La révolte gronde. La faim, qui se répand à mesure que les prix des matières premières grimpent, fait monter la fièvre: en Afrique, en Asie, mais aussi dans les Caraïbes. En Haïti, où le prix du riz est passé, en quelques jours, de 35 à 51 dollars (32 euros), la colère ne désarme pas. L'Organisation des Nations unies serait, selon une note interne que s'est procurée «Le Monde», très inquiète des troubles que «l'insécurité alimentaire» pourrait engendrer: «1,2 milliard d'être humains pourraient avoir chroniquement faim d'ici 2025.» La mise en place d'un «New Deal alimentaire», comme proposé par le président de la Banque mondiale, Robert Zoellick, la semaine dernière, est donc urgente. Causes et conséquences d'une crise susceptible de bouleverser la planète.
• Des prix liés à ceux des carburants
En un an, selon la FAO, les prix des céréales ont augmenté de 131%. En première ligne, la hausse du prix du baril qui fait grimper le coût des échanges et, par conséquent, toute la chaîne alimentaire.
• Plus de demande
D'exportateurs, l'Inde et la Chine sont passées au statut d'importateurs, du fait du changement d'alimentation des populations.

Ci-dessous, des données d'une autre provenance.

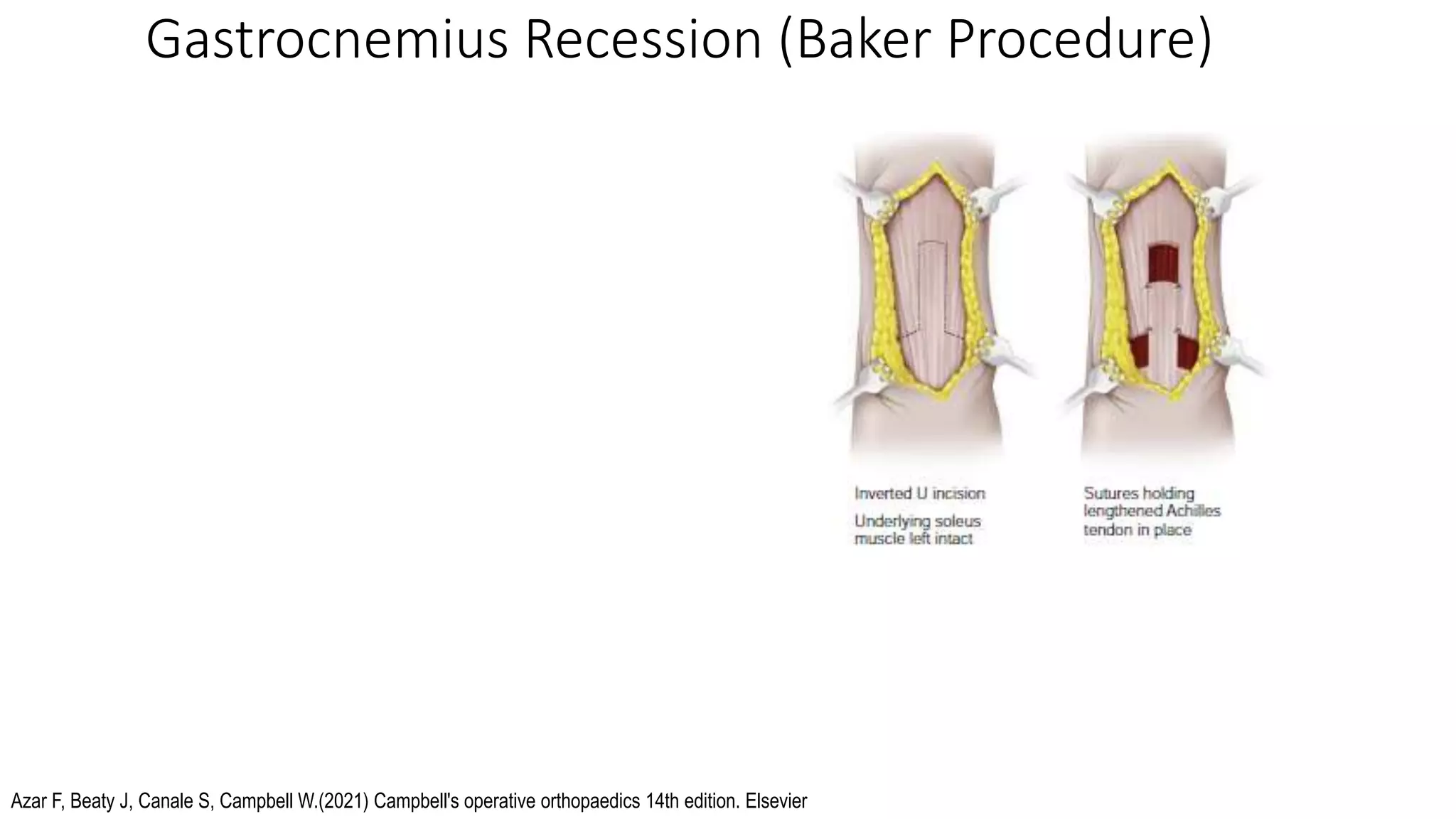 Gastrocnemius Recession (Baker Procedure)

Inverted U incision

Underlying soleus muscle left intact

Sutures holding lengthened Achilles tendon in place

Azar F, Beaty J, Canale S, Campbell W.(2021) Campbell's operative orthopaedics 14th edition. Elsevier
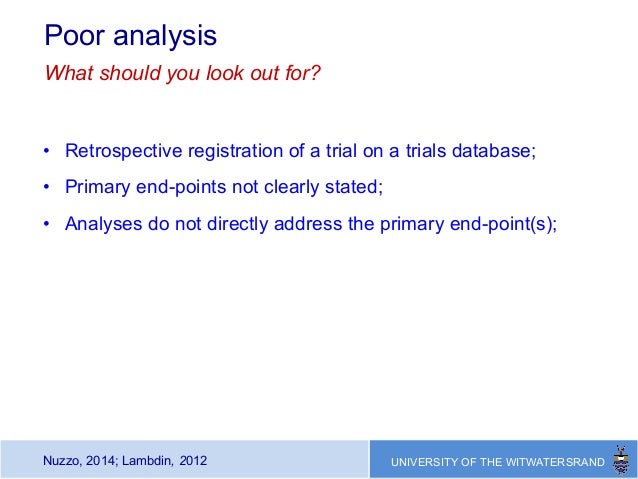 Poor analysis

What should you look out for?

• Retrospective registration of a trial on a trials database;

• Primary end-points not clearly stated;

• Analyses do not directly address the primary end-point(s);

Nuzzo, 2014; Lambdin, 2012

UNIVERSITY OF THE WITWATERSRAND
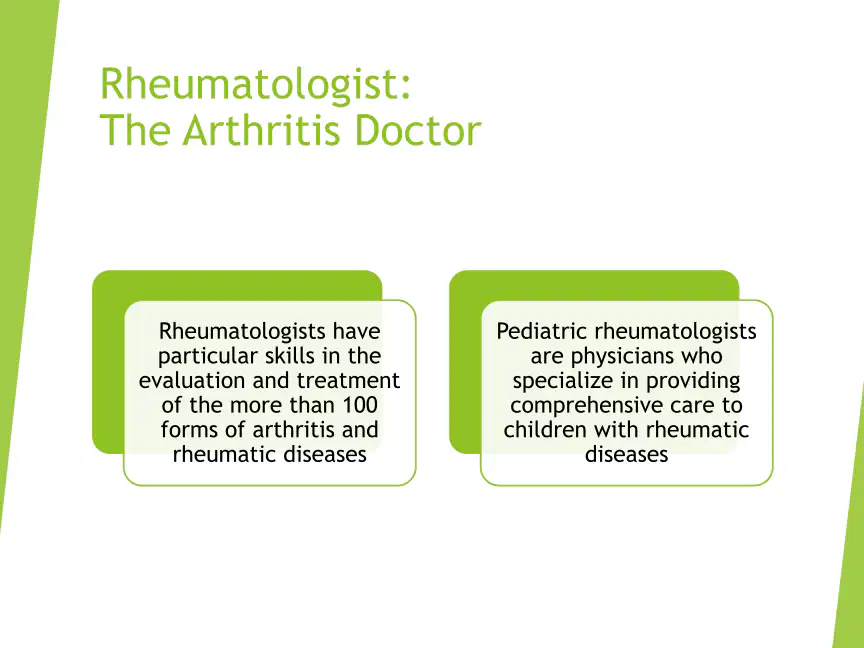 Rheumatologist:
The Arthritis Doctor

Rheumatologists have particular skills in the evaluation and treatment of the more than 100 forms of arthritis and rheumatic diseases

Pediatric rheumatologists are physicians who specialize in providing comprehensive care to children with rheumatic diseases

• Les biocarburants, facteur aggravant
Les préoccupations climatiques ont contribué à diminuer les surfaces consacrées aux denrées alimentaires au profit des biocarburants.
• Le climat, facteur aléatoire
Alors que depuis plusieurs années les ressources agricoles sont en baisse, le moindre accident climatique peut s'avérer lourd de conséquences. C'est le cas pour le Bangladesh dont les ressources en riz sont insuffisantes à cause des inondations de l'automne dernier.